A Bruxelles, la stupéfaction est totale : jamais dans l’histoire européenne un grand pays comme la France n’a changé de cheval au dernier moment, surtout s’agissant d’un commissaire sortant promis à devenir un poids lourd dans le nouvel exécutif, comme cela a toujours été le cas pour ceux qui ont appris à maîtriser les complexes rouages communautaires. Ce coup de Jarnac souligne à la fois la fébrilité et la faiblesse d’Emmanuel Macron qui ne semble plus rien maîtriser, y compris dans l’un des dossiers où il a montré un indéniable savoir-faire au cours des sept dernières années, l’Europe. «Après avoir dissous l’Assemblée, Macron a décidé de dissoudre Thierry Breton», résume, amusé, un député européen allemand.

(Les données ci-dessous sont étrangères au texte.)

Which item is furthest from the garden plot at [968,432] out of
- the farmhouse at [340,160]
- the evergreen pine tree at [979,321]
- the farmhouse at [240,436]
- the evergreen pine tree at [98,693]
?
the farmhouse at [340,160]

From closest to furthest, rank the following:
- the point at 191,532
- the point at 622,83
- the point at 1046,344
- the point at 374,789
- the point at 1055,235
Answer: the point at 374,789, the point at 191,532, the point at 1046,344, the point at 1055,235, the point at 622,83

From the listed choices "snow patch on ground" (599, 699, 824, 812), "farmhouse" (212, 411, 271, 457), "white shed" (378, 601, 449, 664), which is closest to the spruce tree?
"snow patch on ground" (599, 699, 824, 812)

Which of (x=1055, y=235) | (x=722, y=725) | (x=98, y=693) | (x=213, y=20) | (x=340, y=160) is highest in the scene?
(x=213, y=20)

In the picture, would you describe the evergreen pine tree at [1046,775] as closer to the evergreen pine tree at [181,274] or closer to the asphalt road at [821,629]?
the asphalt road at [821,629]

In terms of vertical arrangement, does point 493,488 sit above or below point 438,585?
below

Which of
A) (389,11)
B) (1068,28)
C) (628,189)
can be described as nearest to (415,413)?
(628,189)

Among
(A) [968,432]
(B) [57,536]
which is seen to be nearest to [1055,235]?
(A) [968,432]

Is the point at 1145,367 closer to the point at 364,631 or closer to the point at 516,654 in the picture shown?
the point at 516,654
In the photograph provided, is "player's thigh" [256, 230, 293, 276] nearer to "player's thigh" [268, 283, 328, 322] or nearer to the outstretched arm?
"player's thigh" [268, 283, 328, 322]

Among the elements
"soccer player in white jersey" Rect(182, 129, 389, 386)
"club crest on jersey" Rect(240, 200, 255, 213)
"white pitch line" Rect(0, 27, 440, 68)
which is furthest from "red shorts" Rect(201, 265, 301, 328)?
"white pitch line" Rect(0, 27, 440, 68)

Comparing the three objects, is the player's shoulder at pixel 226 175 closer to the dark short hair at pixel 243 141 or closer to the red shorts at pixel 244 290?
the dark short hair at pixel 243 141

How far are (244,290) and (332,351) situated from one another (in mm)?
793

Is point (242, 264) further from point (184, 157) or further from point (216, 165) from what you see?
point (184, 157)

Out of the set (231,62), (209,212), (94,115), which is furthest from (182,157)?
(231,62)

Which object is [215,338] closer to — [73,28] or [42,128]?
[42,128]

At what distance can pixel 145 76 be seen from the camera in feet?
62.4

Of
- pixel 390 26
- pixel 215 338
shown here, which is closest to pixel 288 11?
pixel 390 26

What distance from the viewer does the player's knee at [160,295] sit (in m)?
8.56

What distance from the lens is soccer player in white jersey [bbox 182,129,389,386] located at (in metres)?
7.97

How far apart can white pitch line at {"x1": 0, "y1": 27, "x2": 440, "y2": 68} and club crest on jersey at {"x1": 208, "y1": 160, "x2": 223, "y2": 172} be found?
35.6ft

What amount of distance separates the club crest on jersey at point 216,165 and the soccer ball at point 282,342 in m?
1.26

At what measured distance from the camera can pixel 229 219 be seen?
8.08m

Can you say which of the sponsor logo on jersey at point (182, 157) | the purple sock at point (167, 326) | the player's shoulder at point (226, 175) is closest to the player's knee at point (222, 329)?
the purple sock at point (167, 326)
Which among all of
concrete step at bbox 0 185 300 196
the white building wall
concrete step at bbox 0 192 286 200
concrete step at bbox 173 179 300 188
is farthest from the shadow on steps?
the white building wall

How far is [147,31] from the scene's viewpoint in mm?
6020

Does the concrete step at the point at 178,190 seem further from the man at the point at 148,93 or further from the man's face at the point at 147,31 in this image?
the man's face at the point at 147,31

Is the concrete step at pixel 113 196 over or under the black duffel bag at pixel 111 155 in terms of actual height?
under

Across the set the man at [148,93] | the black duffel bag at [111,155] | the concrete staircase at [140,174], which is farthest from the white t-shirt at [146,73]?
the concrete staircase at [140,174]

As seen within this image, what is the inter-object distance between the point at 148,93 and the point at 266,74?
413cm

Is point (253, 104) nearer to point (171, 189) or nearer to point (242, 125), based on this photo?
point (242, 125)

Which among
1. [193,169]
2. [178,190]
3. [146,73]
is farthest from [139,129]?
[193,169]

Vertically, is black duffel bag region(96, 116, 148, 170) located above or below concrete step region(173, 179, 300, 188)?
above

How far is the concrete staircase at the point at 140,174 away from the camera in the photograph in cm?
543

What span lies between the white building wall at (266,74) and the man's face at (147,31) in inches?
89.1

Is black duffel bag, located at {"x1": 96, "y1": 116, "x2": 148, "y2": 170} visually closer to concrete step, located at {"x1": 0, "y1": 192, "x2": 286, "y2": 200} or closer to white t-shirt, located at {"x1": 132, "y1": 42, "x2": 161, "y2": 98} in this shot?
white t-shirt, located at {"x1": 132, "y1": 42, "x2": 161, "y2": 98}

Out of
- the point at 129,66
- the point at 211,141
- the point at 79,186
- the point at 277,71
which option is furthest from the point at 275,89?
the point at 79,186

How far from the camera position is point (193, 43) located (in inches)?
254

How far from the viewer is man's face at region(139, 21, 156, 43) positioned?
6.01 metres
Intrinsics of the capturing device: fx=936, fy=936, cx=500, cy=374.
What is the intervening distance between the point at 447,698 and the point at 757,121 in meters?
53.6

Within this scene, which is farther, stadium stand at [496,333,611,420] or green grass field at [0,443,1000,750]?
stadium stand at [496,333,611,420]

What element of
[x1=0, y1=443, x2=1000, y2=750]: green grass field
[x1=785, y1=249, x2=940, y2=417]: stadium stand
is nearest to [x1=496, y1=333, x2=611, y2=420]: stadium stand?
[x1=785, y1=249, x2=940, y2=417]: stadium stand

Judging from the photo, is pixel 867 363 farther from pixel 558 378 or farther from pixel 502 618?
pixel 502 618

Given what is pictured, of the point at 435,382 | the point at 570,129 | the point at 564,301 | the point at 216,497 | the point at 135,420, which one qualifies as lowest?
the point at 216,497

Que s’est-il passé ? L’éviction de Breton, commissaire chargé du Marché intérieur, de la Politique industrielle, du Tourisme, du Numérique, de l’Audiovisuel, de la Défense et de l’Espace, avait été demandée à plusieurs reprises par Ursula von der Leyen qui déteste cette forte tête qui n’a pas hésité à lui mettre des bâtons dans les roues et à la critiquer publiquement pour son mode de gouvernance autoritaire. C’est d’ailleurs ce qu’affirme sans fard le commissaire français dans sa lettre de démission : «Il y a quelques jours, vous [Ursula von der Leyen, ndlr] avez demandé à la France de retirer mon nom – pour des raisons personnelles dont vous n’avez jamais discuté directement avec moi – et offert, en compensation, un prétendu portefeuille plus influent pour la France dans le futur collège.» Dès lors, «à la lumière de ces derniers développements, qui témoignent d’une gouvernance douteuse, je dois conclure que je ne peux plus exercer mes fonctions au sein du collège», écrit-il.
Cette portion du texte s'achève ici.